Foi uma palestra bem-humorada, alguma coisa no filósofo de cabelos brancos e camisa cor-de-rosa me lembrou Al Pacino. Mas o rigor intelectual não sofreu na mão do humor: quando uma curiosa da plateia perguntou sobre a "linguagem causal" que ele usou, ele disse algo como "fui impetuoso nesta palestra, mas admito que há ambiguidades que atropelei".
Searle me parece alguém com uma curiosidade sedenta para saber o que é a consciência em mais detalhe. É uma prova viva de que as barreiras entre ciência e filosofia são artificiais, e que frequentemente os cientistas são a parte mais cabeça-dura dessa cerca artificial. Mas não deixa essa curiosidade sedenta baixar sua guarda com o rigor intelectual que um problema complexo como esse demanda.

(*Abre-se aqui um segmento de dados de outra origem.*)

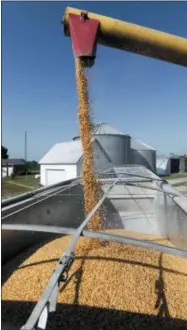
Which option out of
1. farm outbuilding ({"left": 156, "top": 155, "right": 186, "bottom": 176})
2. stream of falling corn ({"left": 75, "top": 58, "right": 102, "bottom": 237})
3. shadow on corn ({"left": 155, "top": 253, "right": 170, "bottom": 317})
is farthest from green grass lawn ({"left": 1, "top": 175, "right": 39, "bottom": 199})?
farm outbuilding ({"left": 156, "top": 155, "right": 186, "bottom": 176})

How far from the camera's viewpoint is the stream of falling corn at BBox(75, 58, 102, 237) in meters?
2.67

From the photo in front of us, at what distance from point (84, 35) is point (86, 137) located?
3.85ft

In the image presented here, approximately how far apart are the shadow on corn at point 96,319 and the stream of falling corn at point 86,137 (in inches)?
47.5

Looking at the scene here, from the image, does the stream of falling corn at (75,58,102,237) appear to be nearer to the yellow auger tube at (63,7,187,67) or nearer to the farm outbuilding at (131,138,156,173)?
the yellow auger tube at (63,7,187,67)

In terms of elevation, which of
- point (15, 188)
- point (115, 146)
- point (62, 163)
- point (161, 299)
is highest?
point (115, 146)

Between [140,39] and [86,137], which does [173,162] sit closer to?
[86,137]

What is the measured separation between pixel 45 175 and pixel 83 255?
551 inches

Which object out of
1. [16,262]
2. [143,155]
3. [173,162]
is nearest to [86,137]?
[16,262]

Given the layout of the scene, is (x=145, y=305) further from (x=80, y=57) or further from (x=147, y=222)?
(x=147, y=222)

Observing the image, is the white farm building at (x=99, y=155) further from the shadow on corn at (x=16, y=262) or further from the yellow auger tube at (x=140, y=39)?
the yellow auger tube at (x=140, y=39)

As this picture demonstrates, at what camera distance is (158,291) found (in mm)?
2430

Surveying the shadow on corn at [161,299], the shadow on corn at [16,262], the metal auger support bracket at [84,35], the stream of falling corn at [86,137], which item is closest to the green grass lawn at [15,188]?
the shadow on corn at [16,262]

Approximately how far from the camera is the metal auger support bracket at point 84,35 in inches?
74.2

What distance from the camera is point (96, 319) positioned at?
6.90ft
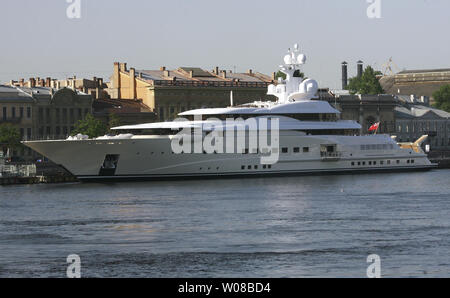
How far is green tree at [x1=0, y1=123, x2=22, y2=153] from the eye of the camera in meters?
92.4

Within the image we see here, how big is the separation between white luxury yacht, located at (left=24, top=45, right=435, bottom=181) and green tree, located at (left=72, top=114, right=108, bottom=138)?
15.7 metres

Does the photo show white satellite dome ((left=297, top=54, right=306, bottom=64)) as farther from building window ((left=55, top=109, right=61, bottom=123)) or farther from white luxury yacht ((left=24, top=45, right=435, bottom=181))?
building window ((left=55, top=109, right=61, bottom=123))

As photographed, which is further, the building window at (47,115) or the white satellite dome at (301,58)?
the building window at (47,115)

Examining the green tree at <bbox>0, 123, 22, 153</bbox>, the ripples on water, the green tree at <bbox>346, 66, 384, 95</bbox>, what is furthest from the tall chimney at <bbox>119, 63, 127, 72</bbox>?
the ripples on water

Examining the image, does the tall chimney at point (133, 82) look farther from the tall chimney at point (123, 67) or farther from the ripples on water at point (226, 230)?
the ripples on water at point (226, 230)

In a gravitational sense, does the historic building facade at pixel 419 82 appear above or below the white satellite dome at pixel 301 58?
above

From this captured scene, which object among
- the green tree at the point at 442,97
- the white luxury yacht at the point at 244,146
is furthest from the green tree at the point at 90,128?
the green tree at the point at 442,97

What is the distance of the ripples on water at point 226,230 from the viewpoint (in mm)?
34938

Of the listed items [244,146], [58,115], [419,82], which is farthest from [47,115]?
[419,82]

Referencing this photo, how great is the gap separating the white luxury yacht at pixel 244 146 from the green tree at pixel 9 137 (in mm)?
16534

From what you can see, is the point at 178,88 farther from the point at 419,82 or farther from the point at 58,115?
the point at 419,82

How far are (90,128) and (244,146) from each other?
2132 cm

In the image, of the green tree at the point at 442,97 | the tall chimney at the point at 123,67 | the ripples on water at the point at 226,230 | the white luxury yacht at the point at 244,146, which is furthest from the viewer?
the green tree at the point at 442,97

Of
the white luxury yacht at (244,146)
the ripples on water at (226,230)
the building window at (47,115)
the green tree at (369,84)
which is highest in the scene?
the green tree at (369,84)
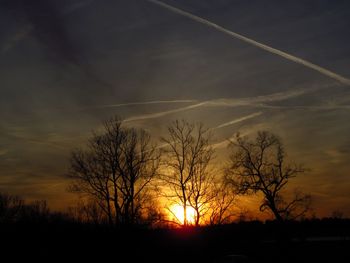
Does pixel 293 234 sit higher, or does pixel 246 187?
pixel 246 187

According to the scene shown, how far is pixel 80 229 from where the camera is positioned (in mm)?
30828

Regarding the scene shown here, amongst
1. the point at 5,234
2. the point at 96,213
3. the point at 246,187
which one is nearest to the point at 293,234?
the point at 246,187

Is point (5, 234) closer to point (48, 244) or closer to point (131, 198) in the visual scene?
point (48, 244)

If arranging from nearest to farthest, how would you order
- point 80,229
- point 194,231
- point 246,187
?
point 80,229 < point 194,231 < point 246,187

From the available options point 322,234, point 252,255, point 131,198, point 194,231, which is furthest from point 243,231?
point 322,234

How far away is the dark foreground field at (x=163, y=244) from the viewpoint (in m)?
27.2

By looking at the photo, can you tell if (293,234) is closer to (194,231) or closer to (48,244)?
(194,231)

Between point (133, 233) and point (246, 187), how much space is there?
901 inches

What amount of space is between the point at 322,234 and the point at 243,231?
25439mm

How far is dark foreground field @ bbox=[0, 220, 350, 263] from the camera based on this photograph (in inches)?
1073

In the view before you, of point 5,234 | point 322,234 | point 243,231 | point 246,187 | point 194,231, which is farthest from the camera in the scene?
point 322,234

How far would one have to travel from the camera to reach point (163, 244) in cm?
3484

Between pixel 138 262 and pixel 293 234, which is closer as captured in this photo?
pixel 138 262

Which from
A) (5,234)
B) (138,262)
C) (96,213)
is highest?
(96,213)
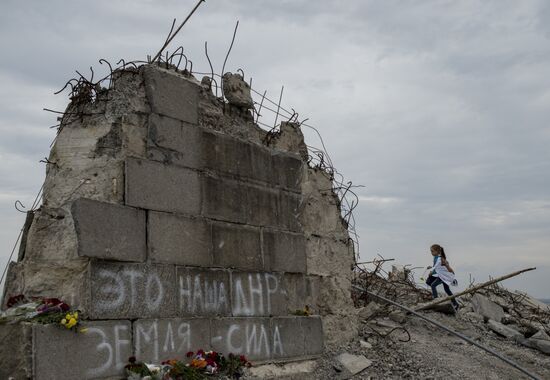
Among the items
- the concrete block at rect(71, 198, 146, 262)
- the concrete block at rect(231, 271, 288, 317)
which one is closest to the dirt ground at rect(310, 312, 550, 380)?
the concrete block at rect(231, 271, 288, 317)

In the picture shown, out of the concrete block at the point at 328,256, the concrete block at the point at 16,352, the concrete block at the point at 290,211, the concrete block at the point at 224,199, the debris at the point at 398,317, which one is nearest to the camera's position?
the concrete block at the point at 16,352

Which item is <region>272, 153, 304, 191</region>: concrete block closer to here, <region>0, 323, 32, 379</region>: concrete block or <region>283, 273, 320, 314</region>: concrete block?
<region>283, 273, 320, 314</region>: concrete block

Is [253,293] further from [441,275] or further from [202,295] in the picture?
[441,275]

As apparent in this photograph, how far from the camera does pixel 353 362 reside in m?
Result: 5.64

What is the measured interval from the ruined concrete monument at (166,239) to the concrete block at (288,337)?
0.01m

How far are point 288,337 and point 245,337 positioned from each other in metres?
0.55

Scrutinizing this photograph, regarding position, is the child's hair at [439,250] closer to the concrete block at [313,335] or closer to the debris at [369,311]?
the debris at [369,311]

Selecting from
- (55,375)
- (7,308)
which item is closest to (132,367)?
(55,375)

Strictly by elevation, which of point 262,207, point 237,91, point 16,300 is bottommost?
point 16,300

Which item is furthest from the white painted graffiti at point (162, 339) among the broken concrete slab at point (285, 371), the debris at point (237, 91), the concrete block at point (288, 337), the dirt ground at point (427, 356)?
the debris at point (237, 91)

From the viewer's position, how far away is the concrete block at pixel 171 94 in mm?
4508

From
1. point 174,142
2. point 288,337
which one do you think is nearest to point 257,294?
point 288,337

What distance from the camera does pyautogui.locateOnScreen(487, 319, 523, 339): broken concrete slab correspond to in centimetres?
817

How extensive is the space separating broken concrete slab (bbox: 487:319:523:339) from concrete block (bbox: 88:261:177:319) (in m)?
5.49
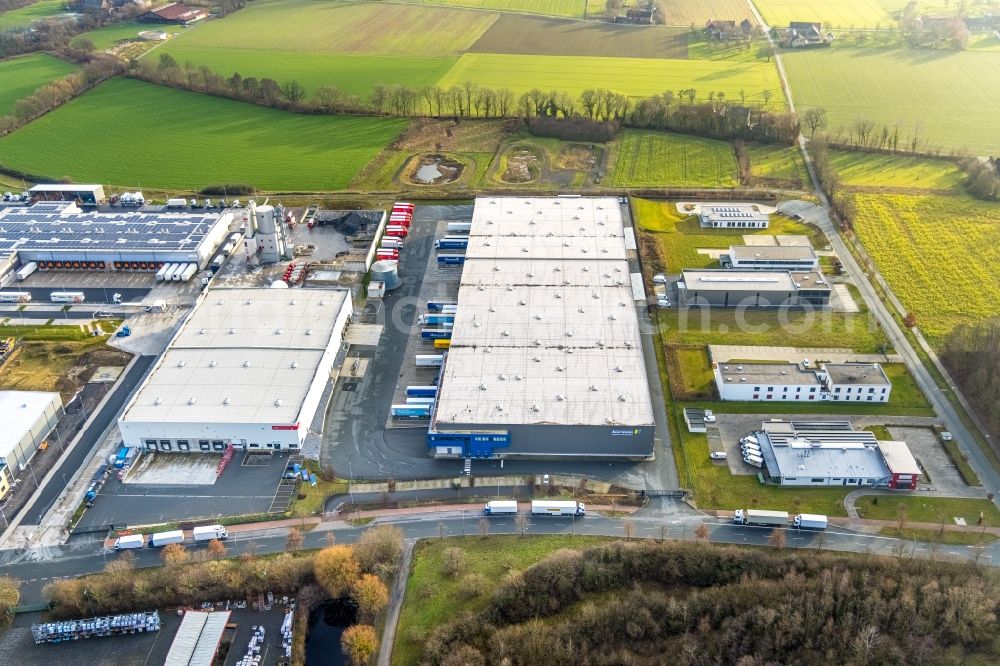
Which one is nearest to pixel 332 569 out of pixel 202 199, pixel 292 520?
pixel 292 520

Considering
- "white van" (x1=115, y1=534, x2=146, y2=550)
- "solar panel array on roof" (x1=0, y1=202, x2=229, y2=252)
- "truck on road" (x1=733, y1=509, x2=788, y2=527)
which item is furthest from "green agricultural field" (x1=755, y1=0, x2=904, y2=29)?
"white van" (x1=115, y1=534, x2=146, y2=550)

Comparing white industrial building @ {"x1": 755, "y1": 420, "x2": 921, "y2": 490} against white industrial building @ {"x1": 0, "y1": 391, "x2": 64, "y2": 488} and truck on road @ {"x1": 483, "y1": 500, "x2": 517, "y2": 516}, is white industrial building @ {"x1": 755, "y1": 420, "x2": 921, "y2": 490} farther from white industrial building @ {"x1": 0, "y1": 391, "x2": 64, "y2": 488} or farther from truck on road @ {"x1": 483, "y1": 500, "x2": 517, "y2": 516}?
white industrial building @ {"x1": 0, "y1": 391, "x2": 64, "y2": 488}

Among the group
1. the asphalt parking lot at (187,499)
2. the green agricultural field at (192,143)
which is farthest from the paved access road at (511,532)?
the green agricultural field at (192,143)

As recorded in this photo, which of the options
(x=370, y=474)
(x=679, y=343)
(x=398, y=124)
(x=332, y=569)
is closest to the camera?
(x=332, y=569)

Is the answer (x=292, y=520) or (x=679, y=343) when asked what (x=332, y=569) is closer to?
(x=292, y=520)

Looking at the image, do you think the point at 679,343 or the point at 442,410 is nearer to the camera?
the point at 442,410

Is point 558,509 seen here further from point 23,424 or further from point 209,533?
point 23,424

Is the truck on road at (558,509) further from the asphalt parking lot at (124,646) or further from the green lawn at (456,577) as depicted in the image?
the asphalt parking lot at (124,646)
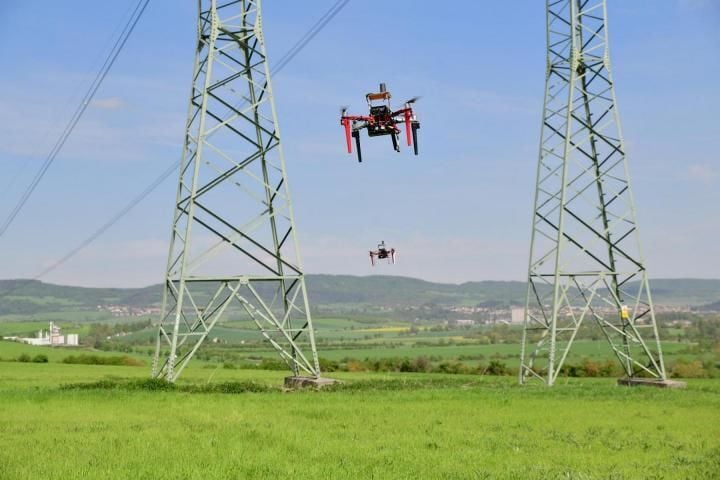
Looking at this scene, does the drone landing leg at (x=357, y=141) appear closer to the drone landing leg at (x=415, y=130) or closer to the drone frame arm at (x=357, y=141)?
the drone frame arm at (x=357, y=141)

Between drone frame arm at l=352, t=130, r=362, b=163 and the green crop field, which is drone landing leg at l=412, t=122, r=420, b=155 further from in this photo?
the green crop field

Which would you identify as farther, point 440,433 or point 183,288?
point 183,288

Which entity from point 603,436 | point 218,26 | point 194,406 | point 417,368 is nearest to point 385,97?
point 218,26

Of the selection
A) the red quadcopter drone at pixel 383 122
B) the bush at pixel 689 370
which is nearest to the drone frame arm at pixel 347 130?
the red quadcopter drone at pixel 383 122

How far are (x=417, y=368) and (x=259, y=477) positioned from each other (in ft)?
199

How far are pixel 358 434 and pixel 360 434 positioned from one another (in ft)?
0.18

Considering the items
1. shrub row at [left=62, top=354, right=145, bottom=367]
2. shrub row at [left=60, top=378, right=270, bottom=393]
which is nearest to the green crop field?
shrub row at [left=60, top=378, right=270, bottom=393]

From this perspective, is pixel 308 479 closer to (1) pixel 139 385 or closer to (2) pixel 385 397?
(2) pixel 385 397

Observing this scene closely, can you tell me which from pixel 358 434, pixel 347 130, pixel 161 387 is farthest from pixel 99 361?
pixel 358 434

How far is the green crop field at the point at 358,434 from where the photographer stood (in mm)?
16719

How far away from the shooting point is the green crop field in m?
16.7

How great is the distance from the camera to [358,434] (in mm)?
22109

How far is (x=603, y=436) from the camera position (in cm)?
2203

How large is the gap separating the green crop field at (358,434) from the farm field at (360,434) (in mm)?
50
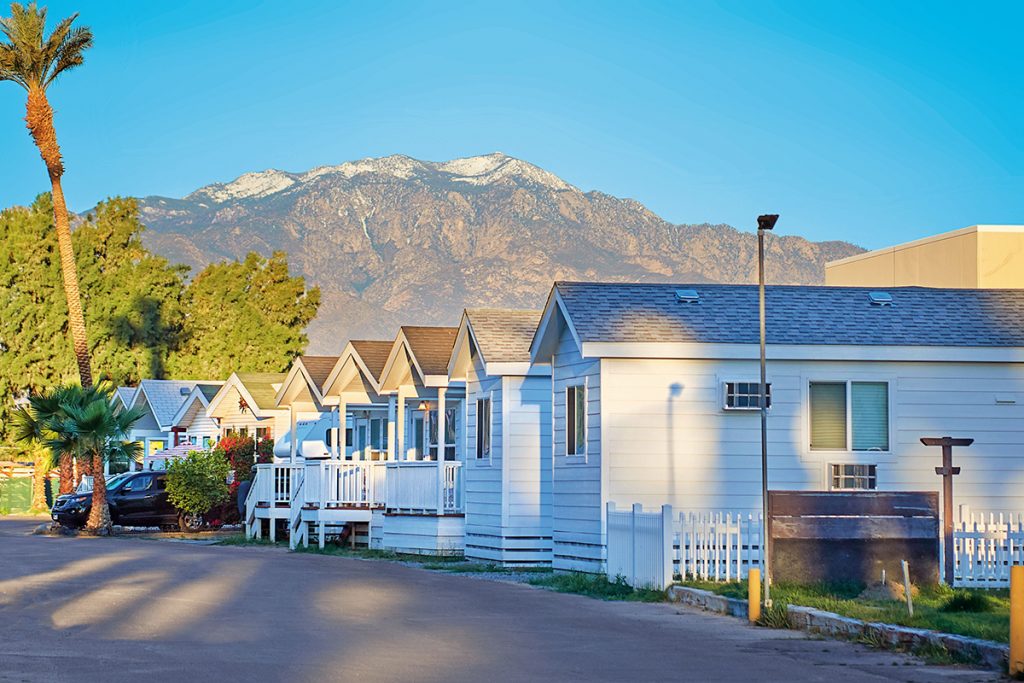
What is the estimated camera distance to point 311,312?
8950cm

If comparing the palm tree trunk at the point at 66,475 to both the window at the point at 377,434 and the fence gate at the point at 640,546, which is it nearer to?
the window at the point at 377,434

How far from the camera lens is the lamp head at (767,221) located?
1836 centimetres

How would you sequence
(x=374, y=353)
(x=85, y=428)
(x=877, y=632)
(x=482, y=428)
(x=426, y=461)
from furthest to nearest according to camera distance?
(x=85, y=428)
(x=374, y=353)
(x=426, y=461)
(x=482, y=428)
(x=877, y=632)

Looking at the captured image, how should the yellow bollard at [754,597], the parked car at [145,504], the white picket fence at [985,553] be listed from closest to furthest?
the yellow bollard at [754,597] → the white picket fence at [985,553] → the parked car at [145,504]

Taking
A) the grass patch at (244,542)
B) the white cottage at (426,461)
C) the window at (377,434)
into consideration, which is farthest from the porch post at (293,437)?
the white cottage at (426,461)

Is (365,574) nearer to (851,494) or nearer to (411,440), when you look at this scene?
(851,494)

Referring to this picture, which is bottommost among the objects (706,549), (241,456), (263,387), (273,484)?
(706,549)

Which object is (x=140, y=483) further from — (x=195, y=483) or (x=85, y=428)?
(x=85, y=428)

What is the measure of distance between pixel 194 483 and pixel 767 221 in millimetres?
29933

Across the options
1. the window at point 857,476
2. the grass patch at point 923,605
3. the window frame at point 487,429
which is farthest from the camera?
the window frame at point 487,429

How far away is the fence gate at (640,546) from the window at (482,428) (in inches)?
298

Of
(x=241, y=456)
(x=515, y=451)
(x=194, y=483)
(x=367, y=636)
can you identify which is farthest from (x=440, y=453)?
(x=241, y=456)

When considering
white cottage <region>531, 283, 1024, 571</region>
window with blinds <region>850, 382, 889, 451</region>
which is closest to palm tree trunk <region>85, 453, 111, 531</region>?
white cottage <region>531, 283, 1024, 571</region>

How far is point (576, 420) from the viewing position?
27.3 metres
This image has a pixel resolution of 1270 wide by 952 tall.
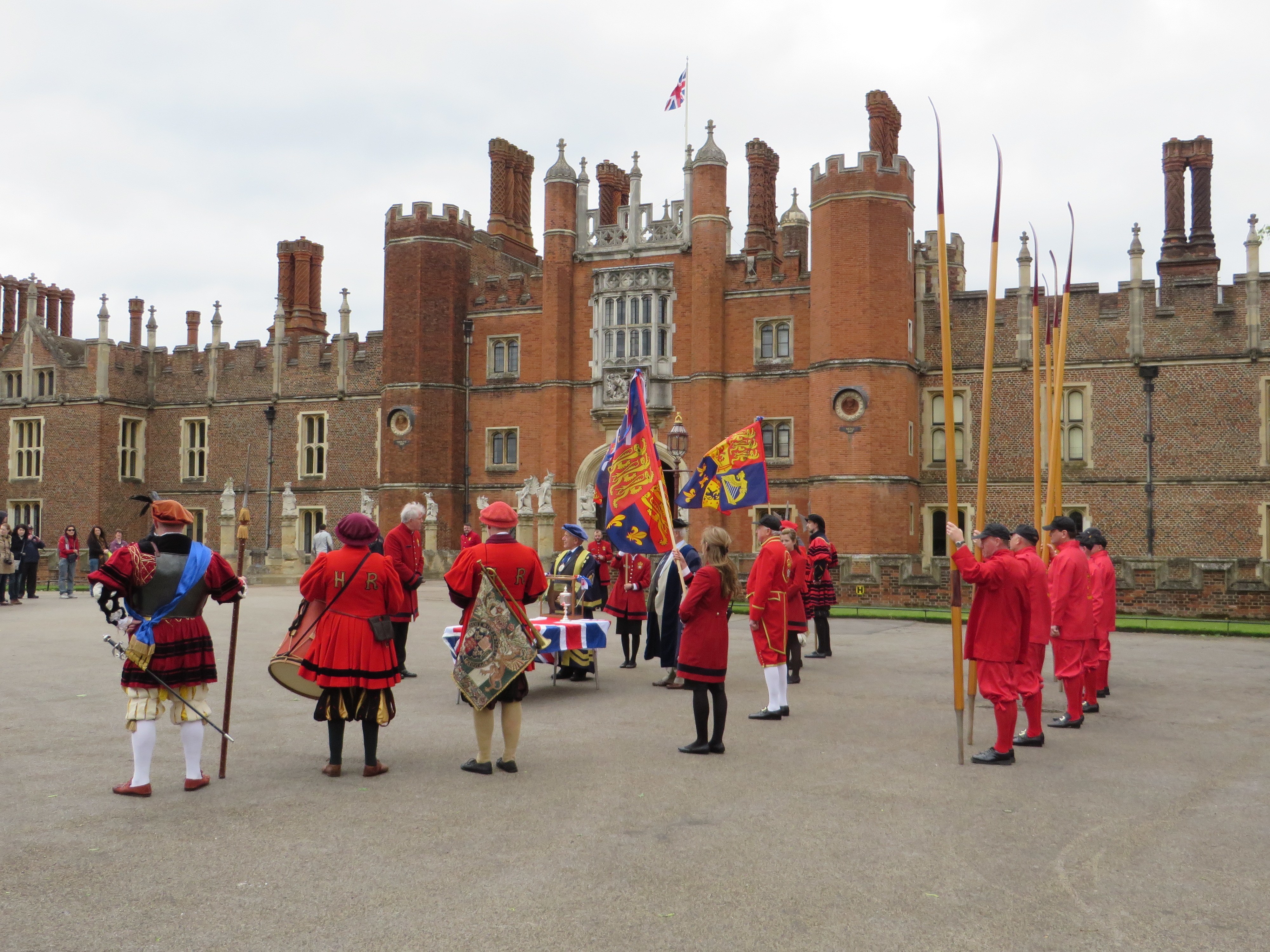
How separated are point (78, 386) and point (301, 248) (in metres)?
9.73

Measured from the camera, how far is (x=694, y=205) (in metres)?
32.2

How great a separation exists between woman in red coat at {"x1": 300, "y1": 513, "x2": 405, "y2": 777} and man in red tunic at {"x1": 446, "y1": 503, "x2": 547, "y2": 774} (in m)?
0.49

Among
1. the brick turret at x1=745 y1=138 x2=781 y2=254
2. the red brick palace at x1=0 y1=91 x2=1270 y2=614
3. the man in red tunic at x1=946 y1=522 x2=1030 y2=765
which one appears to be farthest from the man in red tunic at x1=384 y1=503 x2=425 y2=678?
the brick turret at x1=745 y1=138 x2=781 y2=254

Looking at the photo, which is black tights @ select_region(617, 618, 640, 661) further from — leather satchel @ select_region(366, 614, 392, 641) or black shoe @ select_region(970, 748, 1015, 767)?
leather satchel @ select_region(366, 614, 392, 641)

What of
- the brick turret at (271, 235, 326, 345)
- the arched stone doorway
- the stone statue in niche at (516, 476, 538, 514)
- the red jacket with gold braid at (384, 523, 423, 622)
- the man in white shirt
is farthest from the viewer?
the brick turret at (271, 235, 326, 345)

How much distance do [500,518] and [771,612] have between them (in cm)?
301

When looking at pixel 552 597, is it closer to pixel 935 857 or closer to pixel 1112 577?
pixel 1112 577

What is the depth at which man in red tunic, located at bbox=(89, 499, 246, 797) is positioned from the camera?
6672mm

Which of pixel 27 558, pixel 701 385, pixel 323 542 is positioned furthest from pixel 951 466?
pixel 701 385

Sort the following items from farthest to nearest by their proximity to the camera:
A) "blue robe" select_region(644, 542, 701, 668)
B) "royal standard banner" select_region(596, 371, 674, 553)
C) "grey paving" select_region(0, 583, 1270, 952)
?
"blue robe" select_region(644, 542, 701, 668) < "royal standard banner" select_region(596, 371, 674, 553) < "grey paving" select_region(0, 583, 1270, 952)

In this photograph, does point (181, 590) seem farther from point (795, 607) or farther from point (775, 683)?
point (795, 607)

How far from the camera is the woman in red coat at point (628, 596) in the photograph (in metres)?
13.1

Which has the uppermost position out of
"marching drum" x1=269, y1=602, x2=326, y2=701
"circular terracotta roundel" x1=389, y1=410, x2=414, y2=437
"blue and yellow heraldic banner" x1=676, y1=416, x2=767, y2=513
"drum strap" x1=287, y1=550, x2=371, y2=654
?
"circular terracotta roundel" x1=389, y1=410, x2=414, y2=437

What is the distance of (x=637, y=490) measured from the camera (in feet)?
33.4
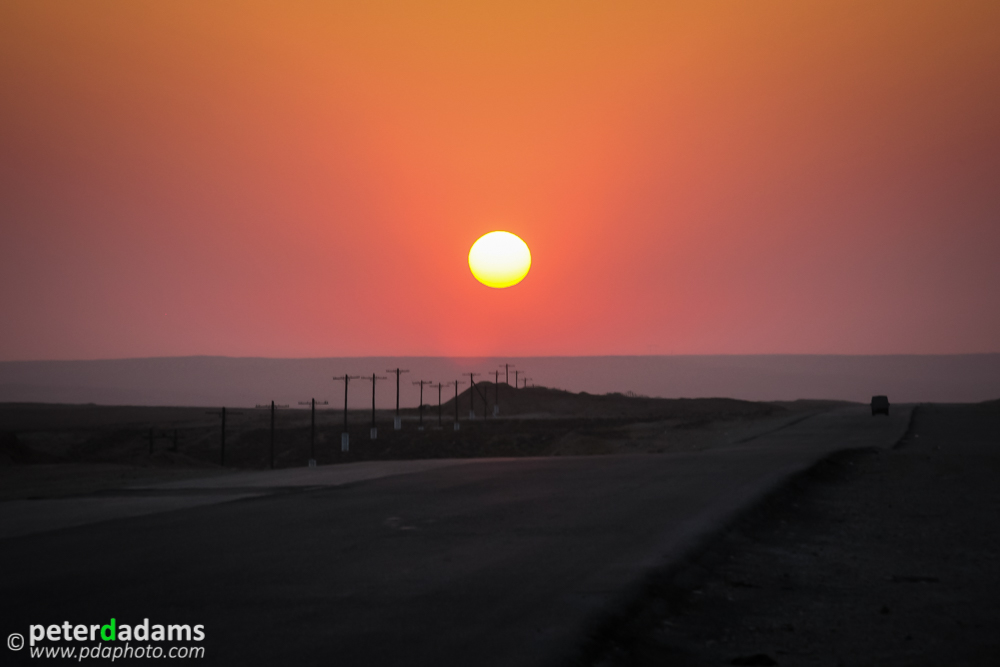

O que mais me fez pensar no Brasil foi uma coisa que ele disse en passant. (A citação a seguir é fidedigna ao que foi dito na palestra, mas não é verbatim.)
"É um constrangimento para a comunidade intelectual que o behaviorismo tenha durado tanto tempo. É claro que uma experiência não pode ser reduzida ao comportamento que acontece em resposta à experiência. Eu posso botar a mão no estômago e fazer uma careta convincente, e reproduzir todos os sinais comportamentais de estar sentindo dor, mesmo não sentindo. E uma pessoa sem sinais comportamentais de dor pode estar sentindo dor. Eu achei que poderíamos começar a investigar a consciência tomando uma parte dela, como a experiência consciente da dor. Foi só começar a ler as pesquisas sobre dor para notar como é uma coisa muito complicada, e que pode haver dor que está abaixo do limiar da consciência. Por coisas assim investigar honestamente a consciência é tão importante - saber sobre a consciência de seus pacientes é algo que preocupa pessoas da comunidade médica ao redor do mundo. Hoje drogamos as pessoas quase cegamente para resolver coisas como a depressão. A verdade é que mal sabemos o que estamos fazendo, porque somos ainda muito ignorantes sobre a consciência e a mente".
Então, em vez de começar a entender a consciência por uma coisa tão complicada quanto a dor, Searle sugere que comecemos por algo aparentemente mais simples, como a sede (disse enquanto bebia seu copo d'água). É inspirador ver um investigador sênior tão incansavelmente sedento por saber mais.